**** Data for this task ****
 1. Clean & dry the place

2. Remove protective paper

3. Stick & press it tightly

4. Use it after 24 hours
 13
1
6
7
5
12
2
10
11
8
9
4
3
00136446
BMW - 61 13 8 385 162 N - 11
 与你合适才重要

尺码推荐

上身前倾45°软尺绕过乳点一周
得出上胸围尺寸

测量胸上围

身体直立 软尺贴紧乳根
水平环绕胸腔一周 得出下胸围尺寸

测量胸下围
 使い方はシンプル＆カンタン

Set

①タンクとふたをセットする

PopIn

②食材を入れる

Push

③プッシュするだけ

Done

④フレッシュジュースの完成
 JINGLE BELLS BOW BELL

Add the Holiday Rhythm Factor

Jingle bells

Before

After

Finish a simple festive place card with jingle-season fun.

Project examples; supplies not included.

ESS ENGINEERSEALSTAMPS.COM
****
**** Data for this task ****
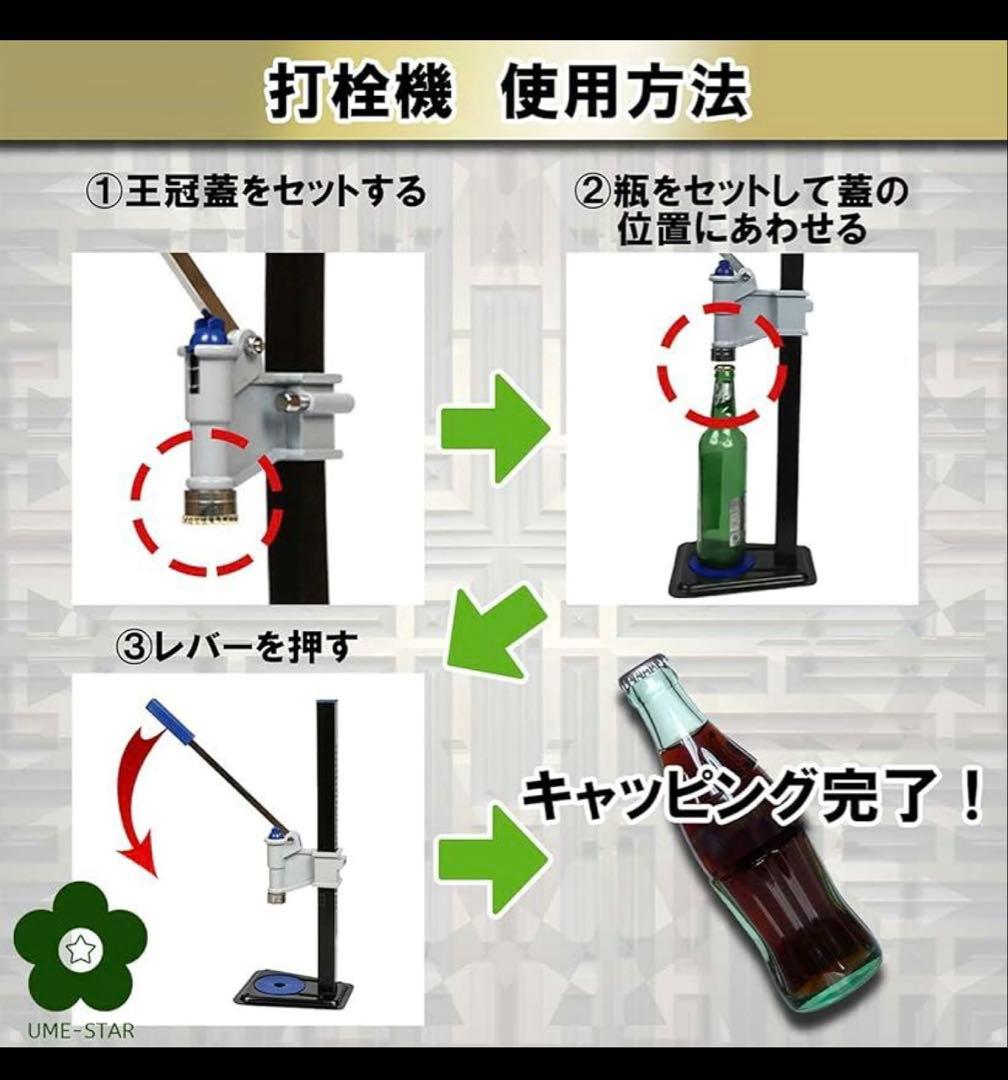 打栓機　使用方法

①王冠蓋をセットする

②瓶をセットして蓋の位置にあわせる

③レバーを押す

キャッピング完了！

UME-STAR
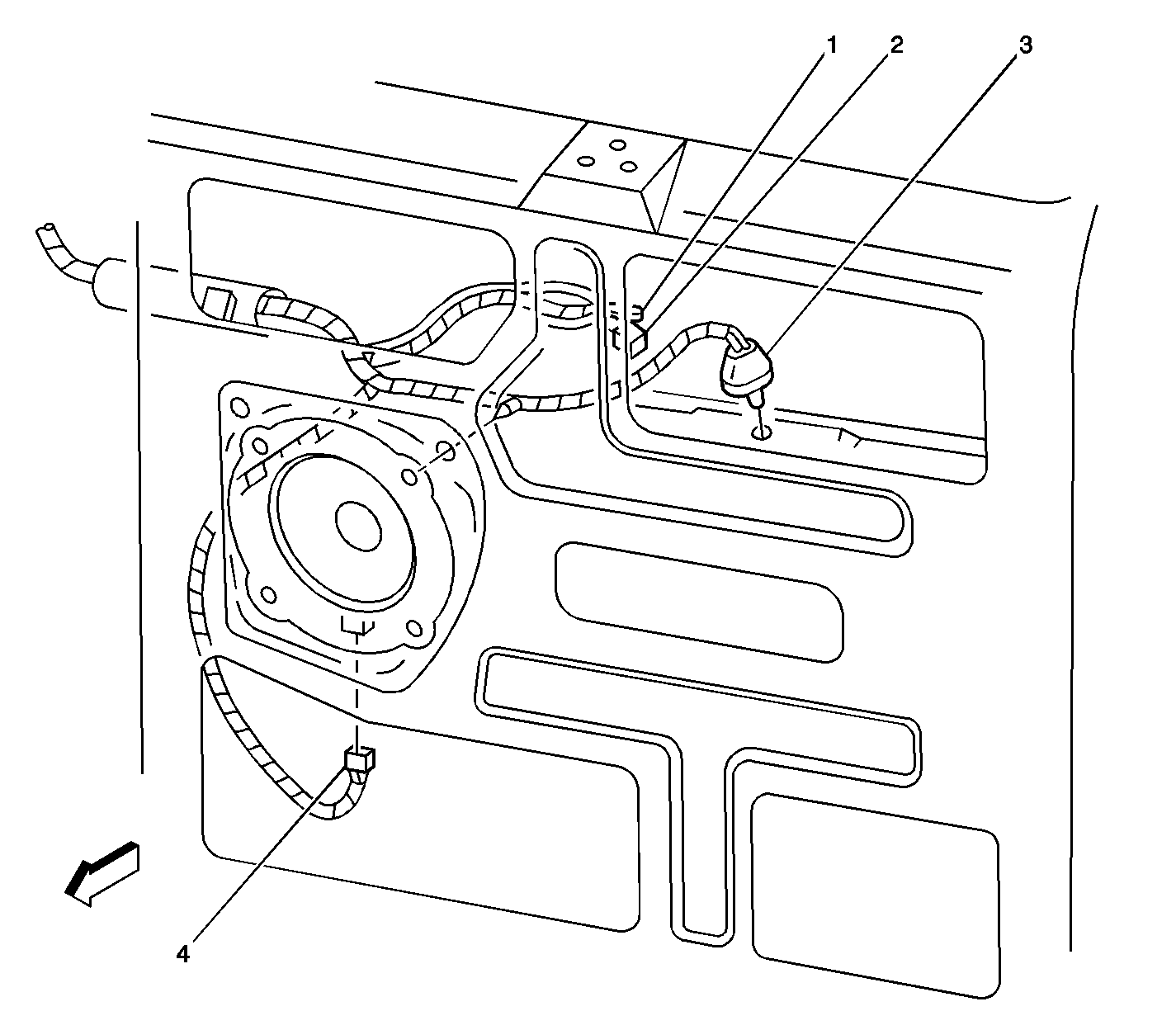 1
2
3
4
****
• Assignment: Your reply is to repeat, unchanged, the lines above running from the one with "1. Clean & dry the place" up to and including the one with "ESS ENGINEERSEALSTAMPS.COM".

• Answer space:
 1. Clean & dry the place

2. Remove protective paper

3. Stick & press it tightly

4. Use it after 24 hours
 13
1
6
7
5
12
2
10
11
8
9
4
3
00136446
BMW - 61 13 8 385 162 N - 11
 与你合适才重要

尺码推荐

上身前倾45°软尺绕过乳点一周
得出上胸围尺寸

测量胸上围

身体直立 软尺贴紧乳根
水平环绕胸腔一周 得出下胸围尺寸

测量胸下围
 使い方はシンプル＆カンタン

Set

①タンクとふたをセットする

PopIn

②食材を入れる

Push

③プッシュするだけ

Done

④フレッシュジュースの完成
 JINGLE BELLS BOW BELL

Add the Holiday Rhythm Factor

Jingle bells

Before

After

Finish a simple festive place card with jingle-season fun.

Project examples; supplies not included.

ESS ENGINEERSEALSTAMPS.COM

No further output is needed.